The main symptoms of a greenstick fracture are practically identical to the symptoms of any other fracture, there is swelling and redness of the injured part of the body, and pain as unavoidable consequence. However, it is necessary to go to the doctor, a podiatrist usually, because he will be capable to determine what kind of the fracture it is, and in case it is a greenstick fracture, then what type of the greenstick fracture it is. An interesting thing about greenstick fracture is that it not at all easy to notice this fracture on an x-ray.

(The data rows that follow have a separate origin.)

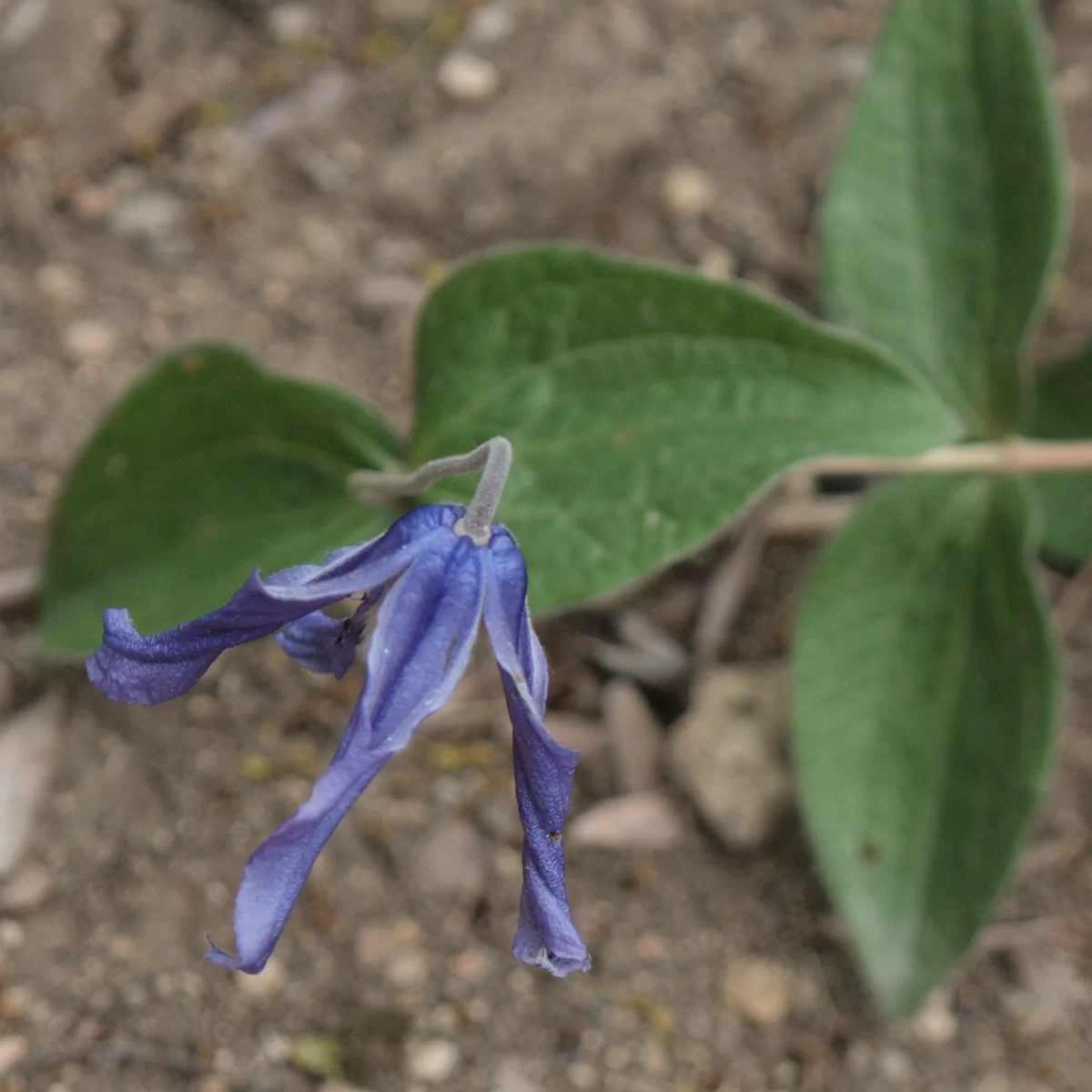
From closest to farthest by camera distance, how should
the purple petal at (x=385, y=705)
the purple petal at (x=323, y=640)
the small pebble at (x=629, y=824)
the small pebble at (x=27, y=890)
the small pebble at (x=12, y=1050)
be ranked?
the purple petal at (x=385, y=705) → the purple petal at (x=323, y=640) → the small pebble at (x=12, y=1050) → the small pebble at (x=27, y=890) → the small pebble at (x=629, y=824)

As for the treatment, the standard procedure involves two steps that include: reduction, which means that the pressure has to be applied to the top of the deformity in order to make the bone straight again; and cast application with the purpose of stabilizing the injured part of the body. In children, anesthesia is usually given before pushing the bone back to its straight position, because otherwise, it would be even more traumatic experience for them because of the pain. The cast should be worn for at least three weeks, and in some cases even longer, but this depends on the seriousness of the fracture. It is important for a patient to keep the cast in such a position that it is above the heart, because this way the swelling will be reduced. This is especially important in cases of infants and very small children. Also, in order to keep the flexibility of the muscle as well as its strength, the joints above and below the cast should be exercised regularly. Any other activities of the fractured part of the body are not allowed, until the cast can be removed. In case when everything goes well with the broken bone, physical therapy is the next step, because the strength and mobility of that part of the body have to be the same as they used to be before the fracture. If the bone did not heal properly, then the postoperative traction is necessary, but such situations are very rare. Physiotherapy is usually not required.